Кириллов вдруг утих и опять зашагал.
– Я не отложу; я именно теперь хочу умертвить себя: все подлецы!
– Ну вот это идея; конечно, все подлецы, и так как на свете порядочному человеку мерзко, то…
– Дурак, я тоже такой подлец, как ты, как все, а не порядочный. Порядочного нигде не было.
– Наконец-то догадался. Неужели вы до сих пор не понимали, Кириллов, с вашим умом, что все одни и те же, что нет ни лучше, ни хуже, а только умнее и глупее, и что если все подлецы (что, впрочем, вздор), то, стало быть, и не должно быть неподлеца?
– А! Да ты в самом деле не смеешься? – с некоторым удивлением посмотрел Кириллов. – Ты с жаром и просто… Неужто у таких, как ты, убеждения?
– Кириллов, я никогда не мог понять, за что вы хотите убить себя. Я знаю только, что из убеждения… из твердого. Но если вы чувствуете потребность, так сказать, излить себя, я к вашим услугам… Только надо иметь в виду время…
– Который час?
– Ого, ровно два, – посмотрел на часы Петр Степанович и закурил папиросу.
«Кажется, еще можно сговориться», – подумал он про себя.
– Мне нечего тебе говорить, – пробормотал Кириллов.
– Я помню, что тут что-то о боге… ведь вы раз мне объясняли; даже два раза. Если вы застрелитесь, то вы станете богом, кажется так?
– Да, я стану богом.
Петр Степанович даже не улыбнулся; он ждал; Кириллов тонко посмотрел на него.
– Вы политический обманщик и интриган, вы хотите свести меня на философию и на восторг и произвести примирение, чтобы разогнать гнев, и, когда помирюсь, упросить записку, что я убил Шатова.
Петр Степанович ответил почти с натуральным простодушием:
– Ну, пусть я такой подлец, только в последние минуты не всё ли вам это равно, Кириллов? Ну за что мы ссоримся, скажите, пожалуйста: вы такой человек, а я такой человек, что ж из этого? И оба вдобавок…
– Подлецы.
– Да, пожалуй и подлецы. Ведь вы знаете, что это только слова.
– Я всю жизнь не хотел, чтоб это только слова. Я потому и жил, что всё не хотел. Я и теперь каждый день хочу, чтобы не слова.

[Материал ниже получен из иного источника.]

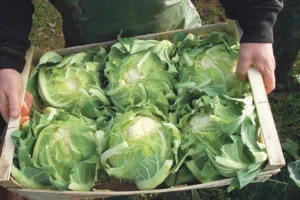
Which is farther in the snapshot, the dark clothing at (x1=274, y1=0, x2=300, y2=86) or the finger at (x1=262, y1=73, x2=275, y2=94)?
the dark clothing at (x1=274, y1=0, x2=300, y2=86)

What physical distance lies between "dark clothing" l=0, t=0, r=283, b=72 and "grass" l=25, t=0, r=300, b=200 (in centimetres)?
108

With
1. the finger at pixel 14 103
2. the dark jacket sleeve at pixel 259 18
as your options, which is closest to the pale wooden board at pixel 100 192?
the finger at pixel 14 103

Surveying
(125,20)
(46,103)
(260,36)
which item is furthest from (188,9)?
(46,103)

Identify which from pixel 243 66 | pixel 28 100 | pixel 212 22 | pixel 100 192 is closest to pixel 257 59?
pixel 243 66

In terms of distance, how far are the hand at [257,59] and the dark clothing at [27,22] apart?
0.08ft

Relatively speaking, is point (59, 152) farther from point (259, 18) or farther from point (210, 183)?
point (259, 18)

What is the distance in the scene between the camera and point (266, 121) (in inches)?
47.1

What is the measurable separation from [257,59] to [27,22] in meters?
0.97

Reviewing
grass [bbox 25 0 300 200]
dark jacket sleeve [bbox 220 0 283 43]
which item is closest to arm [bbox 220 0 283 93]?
dark jacket sleeve [bbox 220 0 283 43]

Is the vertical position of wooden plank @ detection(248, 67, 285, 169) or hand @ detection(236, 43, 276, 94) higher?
hand @ detection(236, 43, 276, 94)

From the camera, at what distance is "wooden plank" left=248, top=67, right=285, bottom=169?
44.0 inches

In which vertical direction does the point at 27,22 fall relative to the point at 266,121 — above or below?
above

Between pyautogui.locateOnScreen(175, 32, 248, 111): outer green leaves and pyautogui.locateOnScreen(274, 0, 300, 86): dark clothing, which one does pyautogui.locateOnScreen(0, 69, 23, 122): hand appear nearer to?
pyautogui.locateOnScreen(175, 32, 248, 111): outer green leaves

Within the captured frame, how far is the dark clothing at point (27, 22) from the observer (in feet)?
4.32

– Что ж, каждый ищет где лучше. Рыба… то есть каждый ищет своего рода комфорта; вот и всё. Чрезвычайно давно известно.
– Комфорта, говоришь ты?
– Ну, стоит из-за слов спорить.
– Нет, ты хорошо сказал; пусть комфорта. Бог необходим, а потому должен быть.
– Ну, и прекрасно.
– Но я знаю, что его нет и не может быть.
– Это вернее.
– Неужели ты не понимаешь, что человеку с такими двумя мыслями нельзя оставаться в живых?
– Застрелиться, что ли?
– Неужели ты не понимаешь, что из-за этого только одного можно застрелить себя? Ты не понимаешь, что может быть такой человек, один человек из тысячи ваших миллионов, один, который не захочет и не перенесет.

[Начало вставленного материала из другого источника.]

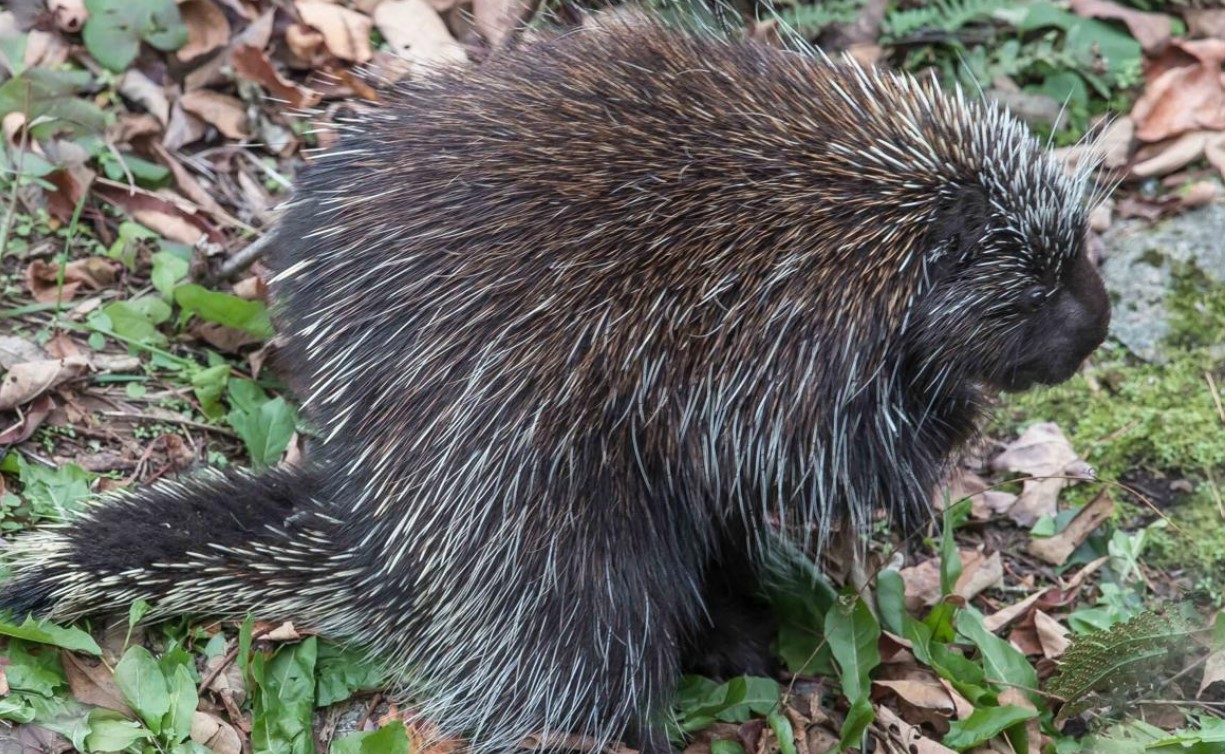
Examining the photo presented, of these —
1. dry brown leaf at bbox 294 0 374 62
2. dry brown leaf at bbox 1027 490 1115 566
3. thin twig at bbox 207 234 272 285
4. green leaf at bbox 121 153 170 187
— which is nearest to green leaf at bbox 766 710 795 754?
dry brown leaf at bbox 1027 490 1115 566

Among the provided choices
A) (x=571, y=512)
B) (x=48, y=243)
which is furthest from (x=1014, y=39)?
(x=48, y=243)

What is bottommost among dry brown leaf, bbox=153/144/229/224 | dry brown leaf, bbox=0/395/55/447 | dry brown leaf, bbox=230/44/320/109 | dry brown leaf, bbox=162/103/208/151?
dry brown leaf, bbox=0/395/55/447

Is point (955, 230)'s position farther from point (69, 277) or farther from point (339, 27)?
point (339, 27)

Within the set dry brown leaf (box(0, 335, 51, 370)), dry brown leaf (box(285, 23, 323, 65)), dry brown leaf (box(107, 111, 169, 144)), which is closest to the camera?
dry brown leaf (box(0, 335, 51, 370))

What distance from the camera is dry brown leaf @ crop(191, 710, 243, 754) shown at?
3.21 m

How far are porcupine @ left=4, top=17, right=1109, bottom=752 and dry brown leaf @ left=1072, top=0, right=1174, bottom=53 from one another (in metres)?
2.75

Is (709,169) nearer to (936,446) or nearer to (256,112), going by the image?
(936,446)

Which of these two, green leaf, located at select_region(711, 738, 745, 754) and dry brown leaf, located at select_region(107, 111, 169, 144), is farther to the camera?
dry brown leaf, located at select_region(107, 111, 169, 144)

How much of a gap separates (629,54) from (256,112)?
90.1 inches

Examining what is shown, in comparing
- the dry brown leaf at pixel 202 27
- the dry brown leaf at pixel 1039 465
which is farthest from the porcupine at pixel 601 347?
the dry brown leaf at pixel 202 27

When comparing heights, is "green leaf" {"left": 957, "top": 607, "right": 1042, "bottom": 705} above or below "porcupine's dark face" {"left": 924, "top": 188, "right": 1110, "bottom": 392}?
below

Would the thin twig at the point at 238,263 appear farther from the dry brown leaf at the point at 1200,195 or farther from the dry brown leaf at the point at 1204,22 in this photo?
the dry brown leaf at the point at 1204,22

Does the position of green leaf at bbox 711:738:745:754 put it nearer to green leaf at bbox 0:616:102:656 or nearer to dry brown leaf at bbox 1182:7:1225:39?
green leaf at bbox 0:616:102:656

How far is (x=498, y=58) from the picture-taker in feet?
11.3
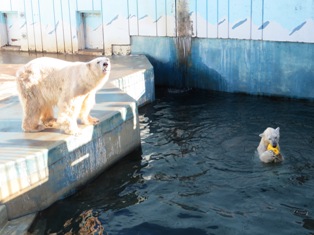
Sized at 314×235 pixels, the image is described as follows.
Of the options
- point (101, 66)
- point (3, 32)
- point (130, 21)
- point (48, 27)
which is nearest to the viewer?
point (101, 66)

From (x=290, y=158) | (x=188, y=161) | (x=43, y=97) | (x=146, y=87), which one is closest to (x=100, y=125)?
(x=43, y=97)

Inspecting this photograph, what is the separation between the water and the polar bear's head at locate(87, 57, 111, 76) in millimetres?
2027

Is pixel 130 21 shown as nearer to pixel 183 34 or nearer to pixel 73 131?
pixel 183 34

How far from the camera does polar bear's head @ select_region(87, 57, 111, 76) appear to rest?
6438 millimetres

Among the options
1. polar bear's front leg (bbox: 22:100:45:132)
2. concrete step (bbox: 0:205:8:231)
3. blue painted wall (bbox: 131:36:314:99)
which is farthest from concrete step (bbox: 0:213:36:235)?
blue painted wall (bbox: 131:36:314:99)

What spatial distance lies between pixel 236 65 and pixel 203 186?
5683 mm

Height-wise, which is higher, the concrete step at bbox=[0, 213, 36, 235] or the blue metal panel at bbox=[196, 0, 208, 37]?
the blue metal panel at bbox=[196, 0, 208, 37]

– Я понимаю только, что вы, кажется, колеблетесь… Это очень скверно.
– Ставрогина тоже съела идея, – не заметил замечания Кириллов, угрюмо шагая по комнате.

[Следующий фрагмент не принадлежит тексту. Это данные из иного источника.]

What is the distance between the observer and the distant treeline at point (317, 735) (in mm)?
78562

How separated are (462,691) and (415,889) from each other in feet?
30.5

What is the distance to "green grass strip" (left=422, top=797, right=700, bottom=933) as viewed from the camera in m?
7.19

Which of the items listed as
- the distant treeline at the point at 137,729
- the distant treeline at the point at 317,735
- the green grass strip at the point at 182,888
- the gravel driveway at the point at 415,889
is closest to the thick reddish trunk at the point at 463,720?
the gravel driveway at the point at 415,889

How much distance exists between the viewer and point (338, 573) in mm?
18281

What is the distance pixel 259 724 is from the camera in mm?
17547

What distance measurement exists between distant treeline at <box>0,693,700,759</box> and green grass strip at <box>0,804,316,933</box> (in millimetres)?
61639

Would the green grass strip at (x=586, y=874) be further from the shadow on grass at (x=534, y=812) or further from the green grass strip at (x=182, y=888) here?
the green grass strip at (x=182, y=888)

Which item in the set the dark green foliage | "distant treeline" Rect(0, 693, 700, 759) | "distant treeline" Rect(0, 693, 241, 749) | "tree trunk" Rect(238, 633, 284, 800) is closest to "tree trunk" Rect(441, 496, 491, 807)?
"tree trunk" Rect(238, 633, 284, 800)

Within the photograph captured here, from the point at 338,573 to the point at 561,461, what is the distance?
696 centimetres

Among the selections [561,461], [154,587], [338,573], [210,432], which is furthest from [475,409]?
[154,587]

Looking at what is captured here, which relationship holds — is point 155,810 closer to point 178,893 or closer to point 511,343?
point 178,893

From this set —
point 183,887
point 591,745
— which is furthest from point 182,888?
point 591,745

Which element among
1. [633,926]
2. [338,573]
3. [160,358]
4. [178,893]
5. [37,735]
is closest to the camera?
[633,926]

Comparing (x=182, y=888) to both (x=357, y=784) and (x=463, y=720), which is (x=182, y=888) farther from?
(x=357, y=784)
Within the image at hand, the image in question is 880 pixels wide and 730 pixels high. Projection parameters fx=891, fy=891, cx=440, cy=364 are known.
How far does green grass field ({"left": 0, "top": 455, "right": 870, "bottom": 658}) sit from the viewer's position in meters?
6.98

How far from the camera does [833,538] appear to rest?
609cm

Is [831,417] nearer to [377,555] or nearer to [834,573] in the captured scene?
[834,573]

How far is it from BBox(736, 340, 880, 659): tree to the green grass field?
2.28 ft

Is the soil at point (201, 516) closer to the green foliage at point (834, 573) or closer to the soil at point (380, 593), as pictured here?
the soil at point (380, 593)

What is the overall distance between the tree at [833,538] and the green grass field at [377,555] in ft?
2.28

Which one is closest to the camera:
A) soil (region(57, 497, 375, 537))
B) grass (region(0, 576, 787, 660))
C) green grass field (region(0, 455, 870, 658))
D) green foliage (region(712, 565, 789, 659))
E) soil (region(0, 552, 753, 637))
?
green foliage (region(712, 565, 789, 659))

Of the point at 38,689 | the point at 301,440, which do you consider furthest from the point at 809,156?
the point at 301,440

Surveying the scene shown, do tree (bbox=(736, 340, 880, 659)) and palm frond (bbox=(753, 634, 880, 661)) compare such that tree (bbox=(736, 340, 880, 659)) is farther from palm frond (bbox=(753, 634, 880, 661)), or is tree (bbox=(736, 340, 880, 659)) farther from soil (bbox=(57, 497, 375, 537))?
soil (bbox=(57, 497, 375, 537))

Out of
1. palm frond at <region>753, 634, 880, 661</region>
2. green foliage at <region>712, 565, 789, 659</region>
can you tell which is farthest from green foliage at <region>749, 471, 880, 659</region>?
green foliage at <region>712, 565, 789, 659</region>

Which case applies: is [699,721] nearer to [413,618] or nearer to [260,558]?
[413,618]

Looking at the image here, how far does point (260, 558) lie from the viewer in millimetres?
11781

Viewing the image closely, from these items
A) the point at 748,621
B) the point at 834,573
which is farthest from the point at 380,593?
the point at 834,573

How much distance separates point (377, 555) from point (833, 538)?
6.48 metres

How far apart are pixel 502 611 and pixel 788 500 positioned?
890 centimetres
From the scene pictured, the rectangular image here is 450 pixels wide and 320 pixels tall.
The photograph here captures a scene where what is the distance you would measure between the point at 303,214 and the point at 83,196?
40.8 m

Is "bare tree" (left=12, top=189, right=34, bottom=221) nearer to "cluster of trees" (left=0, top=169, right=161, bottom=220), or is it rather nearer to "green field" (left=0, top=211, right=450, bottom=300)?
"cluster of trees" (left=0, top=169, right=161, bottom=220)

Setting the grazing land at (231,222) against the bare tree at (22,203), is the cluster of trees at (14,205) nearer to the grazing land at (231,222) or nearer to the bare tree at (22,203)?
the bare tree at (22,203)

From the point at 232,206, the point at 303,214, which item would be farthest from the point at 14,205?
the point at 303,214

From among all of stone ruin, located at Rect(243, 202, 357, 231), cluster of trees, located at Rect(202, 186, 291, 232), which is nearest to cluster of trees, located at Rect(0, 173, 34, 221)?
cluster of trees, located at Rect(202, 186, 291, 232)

– Как? – навострил уши Петр Степанович, – какая идея? Он вам сам что-нибудь говорил?
– Нет, я сам угадал: Ставрогин если верует, то не верует, что он верует. Если же не верует, то не верует, что он не верует.
– Ну, у Ставрогина есть и другое, поумнее этого… – сварливо пробормотал Петр Степанович, с беспокойством следя за оборотом разговора и за бледным Кирилловым.
«Черт возьми, не застрелится, – думал он, – всегда предчувствовал; мозговой выверт и больше ничего; экая шваль народ!»
– Ты последний, который со мной: я бы не хотел с тобой расстаться дурно, – подарил вдруг Кириллов.
Петр Степанович не сейчас ответил. «Черт возьми, это что ж опять?» – подумал он снова.
– Поверьте, Кириллов, что я ничего не имею против вас, как человека лично, и всегда…
– Ты подлец и ты ложный ум. Но я такой же, как и ты, и застрелю себя, а ты останешься жив.
– То есть вы хотите сказать, что я так низок, что захочу остаться в живых.